Ich beuge mich vor, um seine kalten Lippen zu küssen und bemerke erst jetzt, dass sich einige Schneeflocken in seinen bronzefarbenen Haaren verfangen haben.
Sein Gesicht, zu schön für Worte, lenkt mich manchmal zu sehr vom Rest seines Körpers ab, und ich stelle fest, dass die Schneeflocken in seinem Haar aussehen, als hätte ein talentierter Künstler sie, um die Wirkung noch zu erhöhen, absichtlich auf seinem Meisterwerk platziert.
Ich habe ihn noch nie mit Schnee im Haar gesehen, aber ich liebe den Anblick.
„Keine Sorgen", murmele ich, als ich mich widerwillig ein wenig von ihm löse, um ihn besser anschauen zu können.
Er lächelt sein schiefes Lächeln, das ich so sehr liebe.
Seine Haut hat die Farbe von altem Elfenbein und nicht zum ersten Mal stelle ich mir die Frage, wie der Rest seines Körpers ohne die störenden Schichten seiner Kleidung wohl aussehen wird.
Bei dem Gedanken daran erröte ich und sein Lächeln wird breiter.
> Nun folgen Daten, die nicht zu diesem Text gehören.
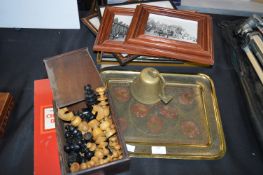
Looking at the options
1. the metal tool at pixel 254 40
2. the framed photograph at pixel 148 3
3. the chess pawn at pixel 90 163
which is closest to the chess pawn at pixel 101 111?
the chess pawn at pixel 90 163

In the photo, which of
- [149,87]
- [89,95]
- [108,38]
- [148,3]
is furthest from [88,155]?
[148,3]

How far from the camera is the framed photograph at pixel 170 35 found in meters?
0.82

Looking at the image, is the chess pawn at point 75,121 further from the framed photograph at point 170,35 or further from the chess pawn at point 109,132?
the framed photograph at point 170,35

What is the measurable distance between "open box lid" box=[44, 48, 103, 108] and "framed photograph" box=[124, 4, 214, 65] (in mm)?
135

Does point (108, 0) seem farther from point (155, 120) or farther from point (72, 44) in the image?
point (155, 120)

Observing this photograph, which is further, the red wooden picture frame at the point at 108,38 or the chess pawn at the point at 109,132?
the red wooden picture frame at the point at 108,38

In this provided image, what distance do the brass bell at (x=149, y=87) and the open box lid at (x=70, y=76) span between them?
118 mm

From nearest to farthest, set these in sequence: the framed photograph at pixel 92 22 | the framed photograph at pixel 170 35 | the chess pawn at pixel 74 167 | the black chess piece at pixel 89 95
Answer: the chess pawn at pixel 74 167 → the black chess piece at pixel 89 95 → the framed photograph at pixel 170 35 → the framed photograph at pixel 92 22

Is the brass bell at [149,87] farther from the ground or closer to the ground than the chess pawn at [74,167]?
farther from the ground

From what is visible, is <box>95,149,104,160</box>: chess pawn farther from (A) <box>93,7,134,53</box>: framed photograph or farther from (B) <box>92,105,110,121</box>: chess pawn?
(A) <box>93,7,134,53</box>: framed photograph

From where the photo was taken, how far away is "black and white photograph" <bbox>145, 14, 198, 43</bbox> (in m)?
0.86

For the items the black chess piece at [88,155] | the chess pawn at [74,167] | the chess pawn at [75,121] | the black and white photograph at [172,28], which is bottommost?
the black chess piece at [88,155]

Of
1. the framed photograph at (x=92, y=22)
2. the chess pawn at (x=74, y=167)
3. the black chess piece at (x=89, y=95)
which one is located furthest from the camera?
the framed photograph at (x=92, y=22)

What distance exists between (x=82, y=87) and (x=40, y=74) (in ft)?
0.74
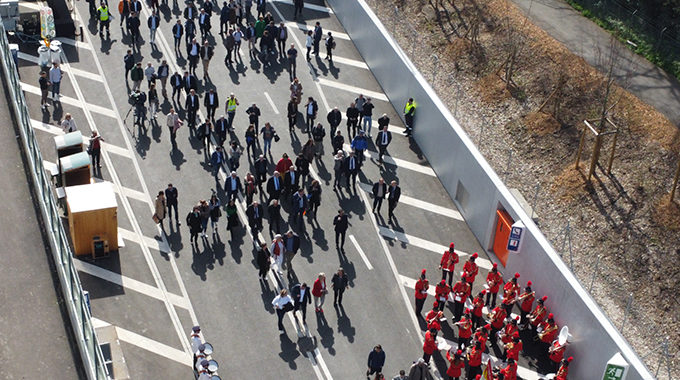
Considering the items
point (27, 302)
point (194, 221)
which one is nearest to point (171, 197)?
point (194, 221)

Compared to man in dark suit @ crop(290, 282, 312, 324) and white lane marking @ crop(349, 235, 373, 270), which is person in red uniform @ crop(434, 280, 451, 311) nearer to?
white lane marking @ crop(349, 235, 373, 270)

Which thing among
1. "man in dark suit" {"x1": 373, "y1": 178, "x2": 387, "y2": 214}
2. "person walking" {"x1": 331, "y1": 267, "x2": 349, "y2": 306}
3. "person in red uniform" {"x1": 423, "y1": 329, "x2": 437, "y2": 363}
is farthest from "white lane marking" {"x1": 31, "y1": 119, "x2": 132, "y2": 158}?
"person in red uniform" {"x1": 423, "y1": 329, "x2": 437, "y2": 363}

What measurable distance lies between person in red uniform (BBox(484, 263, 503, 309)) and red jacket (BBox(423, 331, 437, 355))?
3030 millimetres

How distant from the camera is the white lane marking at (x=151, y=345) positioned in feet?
79.0

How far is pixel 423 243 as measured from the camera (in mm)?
28734

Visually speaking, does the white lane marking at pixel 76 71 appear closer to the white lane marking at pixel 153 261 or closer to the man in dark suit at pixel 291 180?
the white lane marking at pixel 153 261

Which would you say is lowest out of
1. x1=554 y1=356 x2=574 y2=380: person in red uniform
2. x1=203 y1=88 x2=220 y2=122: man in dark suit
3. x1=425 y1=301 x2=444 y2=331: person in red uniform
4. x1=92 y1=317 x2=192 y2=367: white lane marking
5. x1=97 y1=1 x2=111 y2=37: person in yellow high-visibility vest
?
x1=92 y1=317 x2=192 y2=367: white lane marking

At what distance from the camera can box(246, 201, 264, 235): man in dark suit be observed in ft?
89.5

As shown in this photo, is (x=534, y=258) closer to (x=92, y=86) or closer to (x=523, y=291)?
(x=523, y=291)

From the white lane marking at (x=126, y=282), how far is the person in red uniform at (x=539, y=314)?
878 cm

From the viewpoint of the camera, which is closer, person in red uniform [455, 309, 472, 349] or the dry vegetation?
person in red uniform [455, 309, 472, 349]

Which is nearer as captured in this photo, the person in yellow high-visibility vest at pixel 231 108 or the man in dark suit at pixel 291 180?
the man in dark suit at pixel 291 180

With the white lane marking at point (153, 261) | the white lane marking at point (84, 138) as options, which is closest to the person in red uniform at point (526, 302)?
the white lane marking at point (153, 261)

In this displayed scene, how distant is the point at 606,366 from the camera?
75.0 feet
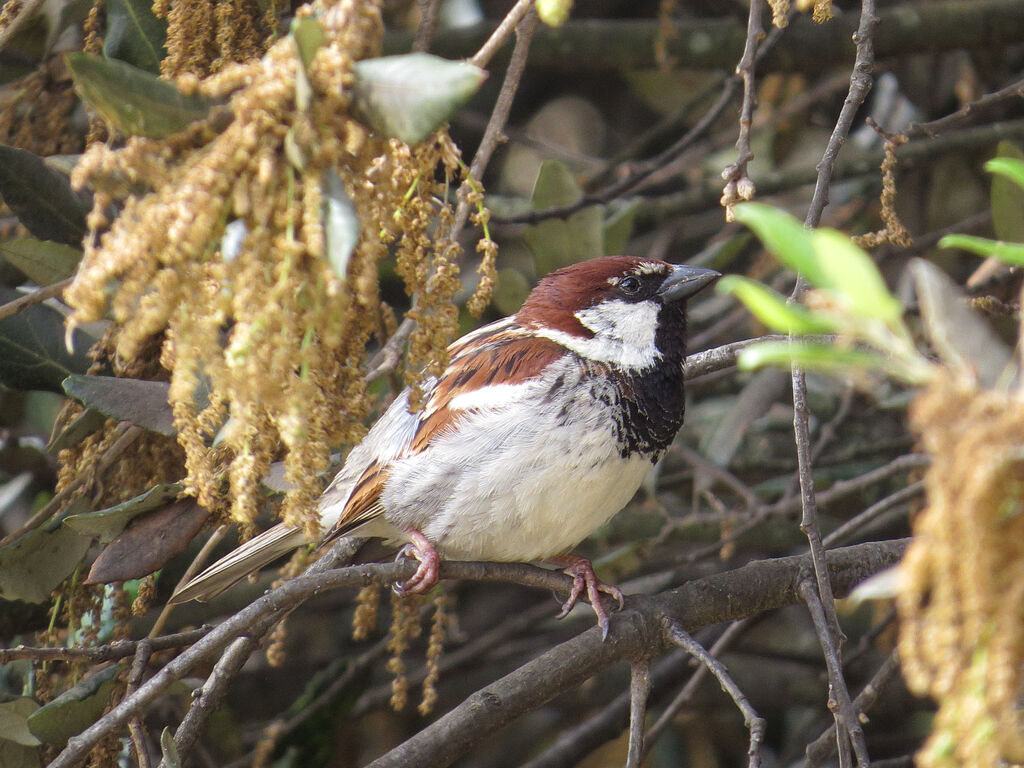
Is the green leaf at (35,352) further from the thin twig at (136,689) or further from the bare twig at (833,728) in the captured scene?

Ich weiß, dass er es liebt, wenn meine Wangen sich rot verfärben.
Und ganz plötzlich, während er mir zuflüstert, dass er mich den Tag über vermisst hat, erkenne ich, was Ewigkeit bedeutet.
Es bedeutet, dass ich die Zeit haben werde, um alles an Edward zu erkunden, was mir bislang verborgen geblieben war.
Ich werde erforschen können, ob die Regentropfen in Forks denen anderswo auf der Welt gleichen werden, wenn sie Edwards Haar benetzen; ich werde die Zeit haben um herauszufinden, ob der Geruch seiner Haut an einem anderen Ort der Erde genauso berauschend sein wird wie hier.
Ewigkeit... das wird der Versuch sein, eine würdigere Beschreibung für das goldene Braun seiner Augen zu finden oder welche Gefühle es in mir auslöst, wenn er mich an sich zieht und mich küsst.
Ich werde alle Zeit der Welt haben, um jede Kleinigkeit seines Wesens, seines Körpers, seiner Stimme und seiner Gefühle zu mir zu erleben und mir jedes Detail für alle Ewigkeit einzuprägen.
Und vielleicht, denke ich, während Edward einen sanften Kuss auf meine Stirn drückt, wird die Ewigkeit gar nicht genug sein.